Question

A marketing research company desires to know the mean consumption of meat per week among people over age 30. A sample of 2092 people over age 30 was drawn and the mean meat consumption was 3 pounds. Assume that the population standard deviation is known to be 1.4 pounds. Construct the 95% confidence interval for the mean consumption of meat among people over age 30. Round your answers to one decimal place.

Answer 1

95% confidence interval for the mean consumption of meat among people over age 30 is [2.9 pounds , 3.1 pounds].

Explanation:

We are given that a sample of 2092 people over age 30 was drawn and the mean meat consumption was 3 pounds. Assume that the population standard deviation is known to be 1.4 pounds.
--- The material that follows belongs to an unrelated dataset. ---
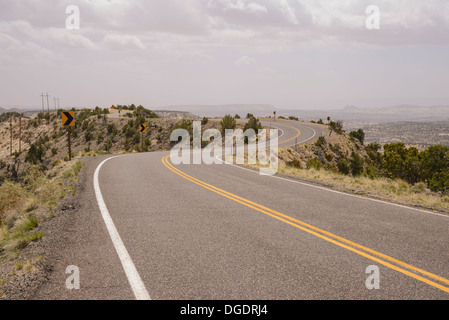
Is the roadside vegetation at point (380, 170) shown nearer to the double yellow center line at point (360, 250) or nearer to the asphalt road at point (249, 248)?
the asphalt road at point (249, 248)

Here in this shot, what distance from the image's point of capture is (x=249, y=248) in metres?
5.50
Firstly, the pivotal quantity for 95% confidence interval for the population mean is given by;

P.Q. =
`(\bar X-\mu)/((\sigma)/(√(n) ) )` ~ N(0,1)

where,
`\bar X` = sample mean meat consumption = 3 pounds

s = population standard deviation = 1.4 pounds

n = sample of people = 2092

`\mu` = population mean consumption of meat

Here for constructing 95% confidence interval we have used One-sample z test statistics as we know about population standard deviation.
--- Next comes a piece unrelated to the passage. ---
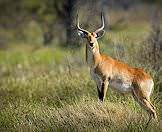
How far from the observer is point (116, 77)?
11320 millimetres

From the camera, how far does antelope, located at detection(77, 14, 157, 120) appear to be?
36.3 ft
So, 95% confidence interval for the population mean,
`\mu` is ;

P(-1.96 < N(0,1) < 1.96) = 0.95 {As the critical value of z at 2.5% level

of significance are -1.96 & 1.96}

P(-1.96 <
`(\bar X-\mu)/((\sigma)/(√(n) ) )` < 1.96) = 0.95

P(
`-1.96 * {(\sigma)/(√(n) ) }` <
`{\bar X-\mu}` <
`-1.96 * {(\sigma)/(√(n) ) }` ) = 0.95

P(
`\bar X-1.96 * {(\sigma)/(√(n) ) }` <
`\mu` <
`\bar X+1.96 * {(\sigma)/(√(n) ) }` ) = 0.95

95% confidence interval for
`\mu` = [
`\bar X-1.96 * {(\sigma)/(√(n) ) }` ,
`\bar X+1.96 * {(\sigma)/(√(n) ) }` ]

= [
`3-1.96 * {(1.4)/(√(2092) ) }` ,
`3+1.96 * {(1.4)/(√(2092) ) }` ]

= [2.9 pounds , 3.1 pounds]

Therefore, 95% confidence interval for the mean consumption of meat among people over age 30 is [2.9 pounds , 3.1 pounds].